▸ **WHAT IS BEING ASKED**
With the pictures left out, return exactly the lines from the one containing "How much distance is" through the end of the listing below.

--- Start GIVEN ENTRIES ---

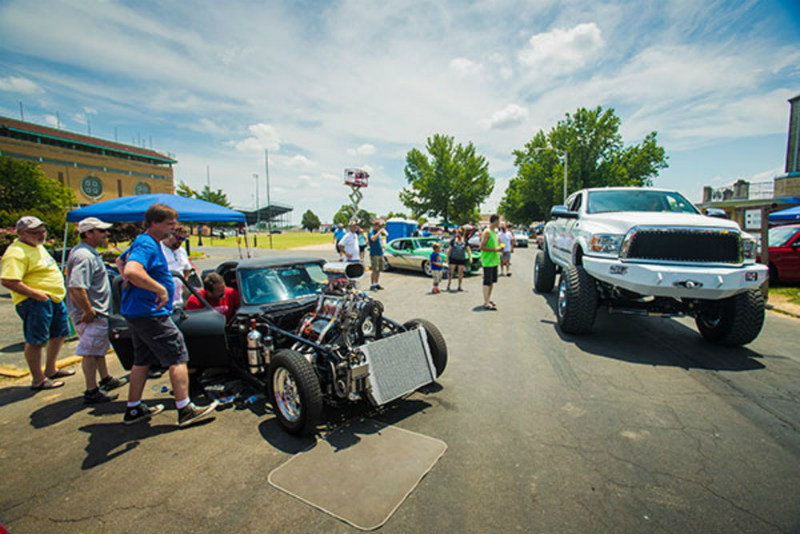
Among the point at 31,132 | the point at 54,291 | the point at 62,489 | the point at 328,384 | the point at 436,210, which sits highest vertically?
the point at 31,132

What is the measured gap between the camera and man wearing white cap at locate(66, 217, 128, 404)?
355 centimetres

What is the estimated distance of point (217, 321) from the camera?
11.9ft

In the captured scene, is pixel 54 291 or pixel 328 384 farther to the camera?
pixel 54 291

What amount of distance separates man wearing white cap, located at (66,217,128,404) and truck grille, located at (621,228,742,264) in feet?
20.0

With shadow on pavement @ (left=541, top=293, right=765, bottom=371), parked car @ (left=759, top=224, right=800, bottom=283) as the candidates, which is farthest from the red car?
shadow on pavement @ (left=541, top=293, right=765, bottom=371)

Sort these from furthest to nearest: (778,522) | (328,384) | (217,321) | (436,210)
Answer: (436,210), (217,321), (328,384), (778,522)

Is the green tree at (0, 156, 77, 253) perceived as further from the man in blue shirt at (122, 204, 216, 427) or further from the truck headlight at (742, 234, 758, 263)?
the truck headlight at (742, 234, 758, 263)

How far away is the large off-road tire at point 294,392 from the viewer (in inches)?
111

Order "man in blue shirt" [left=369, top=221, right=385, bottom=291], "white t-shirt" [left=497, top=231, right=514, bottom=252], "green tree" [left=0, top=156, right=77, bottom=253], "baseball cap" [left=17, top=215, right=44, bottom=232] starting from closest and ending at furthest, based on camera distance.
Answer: "baseball cap" [left=17, top=215, right=44, bottom=232], "man in blue shirt" [left=369, top=221, right=385, bottom=291], "white t-shirt" [left=497, top=231, right=514, bottom=252], "green tree" [left=0, top=156, right=77, bottom=253]

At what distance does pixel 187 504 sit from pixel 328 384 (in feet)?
4.00

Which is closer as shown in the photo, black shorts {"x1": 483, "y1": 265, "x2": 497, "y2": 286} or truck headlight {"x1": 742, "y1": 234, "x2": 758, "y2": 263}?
truck headlight {"x1": 742, "y1": 234, "x2": 758, "y2": 263}

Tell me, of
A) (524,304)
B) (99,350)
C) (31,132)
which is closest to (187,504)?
(99,350)

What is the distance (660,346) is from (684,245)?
4.79ft

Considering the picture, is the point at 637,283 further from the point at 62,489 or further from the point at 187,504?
the point at 62,489
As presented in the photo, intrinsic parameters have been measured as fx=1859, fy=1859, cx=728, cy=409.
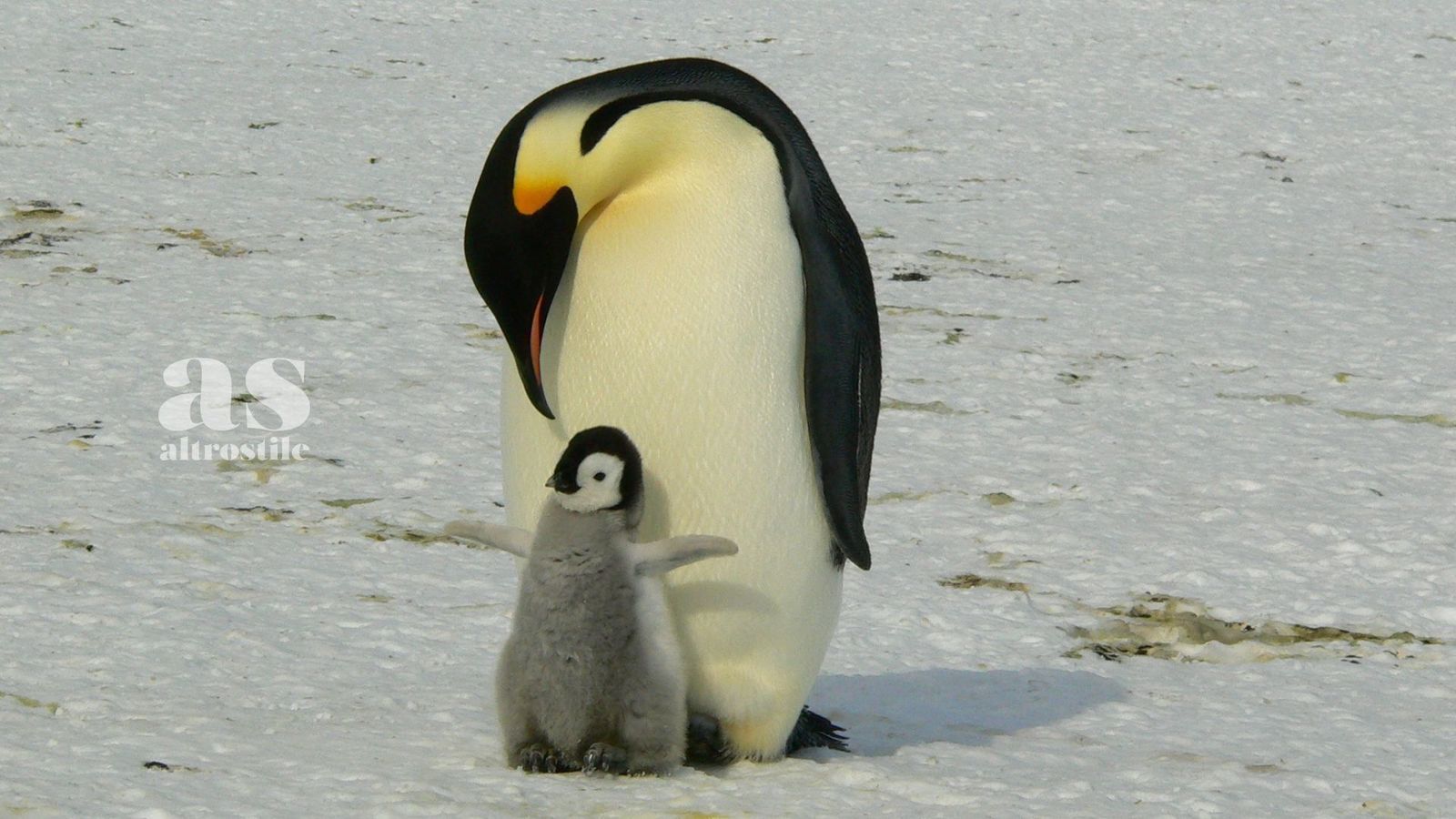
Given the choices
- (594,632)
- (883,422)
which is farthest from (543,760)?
(883,422)

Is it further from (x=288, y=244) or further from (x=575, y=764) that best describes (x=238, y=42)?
(x=575, y=764)

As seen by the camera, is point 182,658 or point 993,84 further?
point 993,84

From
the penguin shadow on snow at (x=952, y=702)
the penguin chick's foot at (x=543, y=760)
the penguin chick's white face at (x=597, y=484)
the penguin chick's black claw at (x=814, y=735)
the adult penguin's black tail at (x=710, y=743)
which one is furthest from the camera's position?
the penguin shadow on snow at (x=952, y=702)

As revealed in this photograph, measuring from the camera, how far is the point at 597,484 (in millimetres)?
2691

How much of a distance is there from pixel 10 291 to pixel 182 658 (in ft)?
10.1

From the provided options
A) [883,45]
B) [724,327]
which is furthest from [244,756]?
[883,45]

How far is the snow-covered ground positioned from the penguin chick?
8 cm

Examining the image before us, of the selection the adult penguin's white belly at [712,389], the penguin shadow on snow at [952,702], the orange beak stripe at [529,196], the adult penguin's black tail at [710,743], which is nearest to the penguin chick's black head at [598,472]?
the adult penguin's white belly at [712,389]

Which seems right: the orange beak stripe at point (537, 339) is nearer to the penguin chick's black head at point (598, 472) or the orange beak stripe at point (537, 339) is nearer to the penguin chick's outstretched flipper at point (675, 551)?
the penguin chick's black head at point (598, 472)

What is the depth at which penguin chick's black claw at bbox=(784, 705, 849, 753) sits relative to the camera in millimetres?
3146

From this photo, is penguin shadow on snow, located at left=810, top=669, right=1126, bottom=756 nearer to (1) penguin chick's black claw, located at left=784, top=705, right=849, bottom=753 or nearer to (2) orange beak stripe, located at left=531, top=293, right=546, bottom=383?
(1) penguin chick's black claw, located at left=784, top=705, right=849, bottom=753

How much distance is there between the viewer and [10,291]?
19.8ft

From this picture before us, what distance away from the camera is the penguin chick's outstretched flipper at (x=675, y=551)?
272 cm

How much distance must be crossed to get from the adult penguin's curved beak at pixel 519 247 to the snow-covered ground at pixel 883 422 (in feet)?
2.14
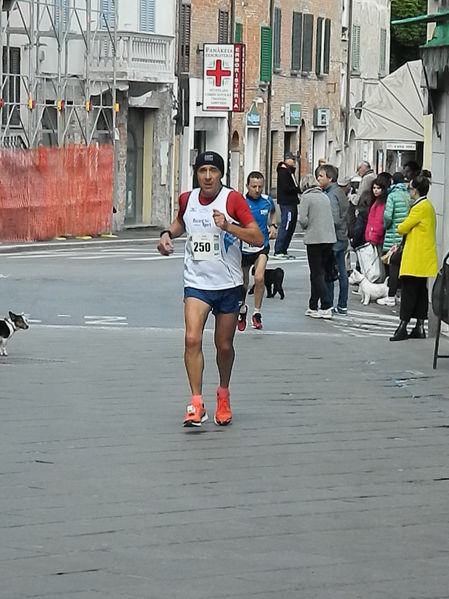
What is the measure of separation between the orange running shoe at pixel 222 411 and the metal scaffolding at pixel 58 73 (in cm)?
2797

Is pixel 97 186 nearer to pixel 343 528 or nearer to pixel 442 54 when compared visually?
pixel 442 54

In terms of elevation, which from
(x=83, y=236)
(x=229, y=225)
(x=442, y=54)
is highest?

--- End GIVEN ENTRIES ---

▸ **TASK SOLUTION**
How much distance is there between the viewer and [10,291]?
19.8ft

From this picture before us, what distance away from the camera is the penguin chick's outstretched flipper at (x=675, y=551)?
272 cm

How much distance must be crossed to get from the adult penguin's curved beak at pixel 519 247 to the snow-covered ground at pixel 883 422 (in feet)?
2.14
What is the measure of separation between the orange running shoe at pixel 222 411 and the metal scaffolding at pixel 58 73 (in cm)?
2797

Is pixel 97 186 nearer to pixel 343 528 or nearer to pixel 442 54 when compared visually?
pixel 442 54

In terms of elevation, which from
(x=83, y=236)
(x=229, y=225)
(x=442, y=54)
is highest?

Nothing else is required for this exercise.